4

I am new to the purrr package and am trying to iterate through each group in a dataframe to:

  1. Cap the values of a variable (Sepal.Length) to a value xmax (e.g. 5), which is based on a quantile of the data for that group

  2. Set the x-axis labels to be, for e.g. 0, 1, 2, 3, 4, >=5

I have one working method, but cannot get the following to work (note that this has been edited with thanks to the comments by @Jimbou). Columns xmax, xbreaks, xlabels are created, but Sepal.Length is a new column and I would instead like to update data$Sepal.Length.

binwidth <- 1    
graphs <- as_tibble(iris) %>% 
  nest(-Species) %>%
  mutate(xmax = map(data, ~ plyr::round_any(quantile(.$Sepal.Length, 0.975), binwidth)),
         xbreaks =  map(xmax, ~ seq(0, ., binwidth)),
         xlabels =  map(xmax, ~c(seq(0, (. - binwidth), binwidth), paste0(">=", .))),

        Sepal.Length= map2(data, xmax, ~ ifelse(.x$Sepal.Length >= .y, .y, .x$Sepal.Length)),  
        # this creates a new column, want it instead to update column in data
        # a work-around would be to create a dataframe from the new column
        # but I would like to work out how to update columns ... 
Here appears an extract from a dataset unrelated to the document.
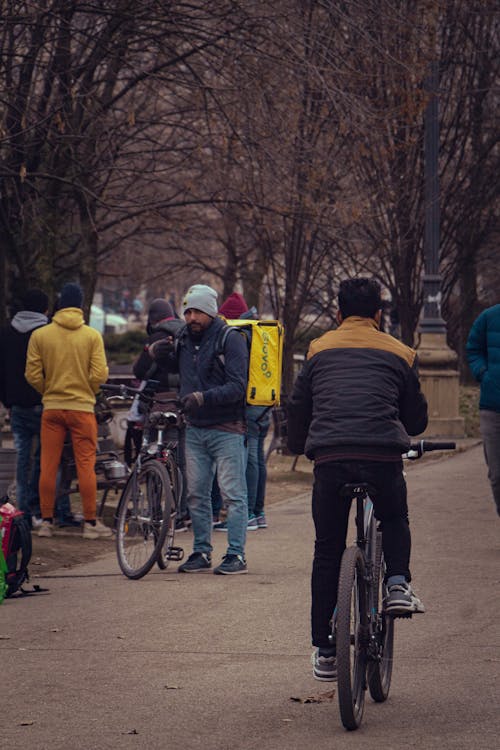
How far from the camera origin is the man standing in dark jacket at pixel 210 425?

        graphs = map2(data, Species, ~ ggplot(., aes(Sepal.Length))) + 
           geom_histogram() + 
           scales_x_continuous(breaks=xbreaks, labels = xlabels) + 
           ggtitle(.y)
  )

Thanks for your help.

user1420372
  • 2,077
  • 3
  • 25
  • 42
  • `Error in round_any.numeric(quantile(.x$Sepal.Length, 0.975), binwidth) : object 'binwidth' not found`, I can't find `binwidth` – A. Suliman Jul 17 '18 at 04:14
  • Apologies for that. Have added `binwidth <-1` to code now – user1420372 Jul 17 '18 at 04:50
  • try `invisible(lapply(graphs$graphs, print))` to stop showing the brackets. Borrowed from [here](https://stackoverflow.com/questions/39401789/producing-ggplots-from-a-loop-and-generating-the-files-without-printing-any-vi) – Roman Jul 17 '18 at 11:55
  • For the first method you can try `as_tibble(iris) %>% nest(-Species) %>% mutate(xmax = map(data, ~ plyr::round_any(quantile(.$Sepal.Length, 0.975), binwidth))) %>% mutate(xbreaks = map(xmax, ~seq(0, ., binwidth))) %>% mutate(labels = map(xmax, ~c(seq(0, (. - binwidth), binwidth), paste0(">=", .)))) %>% mutate(Sepal.Length = map2(data,xmax, ~ ifelse(.x$Sepal.Length >= .y, .y, .x$Sepal.Length)))` – Roman Jul 17 '18 at 12:02
  • Thanks, for method 2 that works. For method 1, the last mutate creates a new column, I am not sure how to get it to update the column in data. Code too long for comment, have added as an edit – user1420372 Jul 18 '18 at 01:16
  • @OP if your second it is a working solution, can you post it as an answer ,accept it and remove the code from your question ? (This way it doesn't look "unanswered" from the outside and is more readable, especially if other answers come in) – moodymudskipper Jul 18 '18 at 10:08

1 Answers1

0

This method works, but does not answer the OP's question as to how to update a column in the nested dataframe.

binwidth <- 1      
graphs <- as_tibble(iris) %>% 
  nest(-Species) %>%
  mutate(graphs = map2(
    data, 
    Species,
    function(.x, .y) 
    {
      xmax <- plyr::round_any(quantile(.x$Sepal.Length, 0.975), binwidth)
      xbreaks <- seq(0, xmax, binwidth)
      xlabels =  c(seq(0, (xmax - binwidth), binwidth), paste0(">=", xmax))
      .x$Sepal.Length = ifelse(.x$Sepal.Length >= xmax, xmax, .x$Sepal.Length)
      graphs = ggplot(.x, aes(Sepal.Length)) + geom_histogram(binwidth = binwidth) + scale_x_continuous(breaks = xbreaks, labels=xlabels) + ggtitle(.y)
      }
  )
  )
invisible(lapply(graphs$graphs, print))

Thanks to @Jimbou for the tip on using invisible()

user1420372
  • 2,077
  • 3
  • 25
  • 42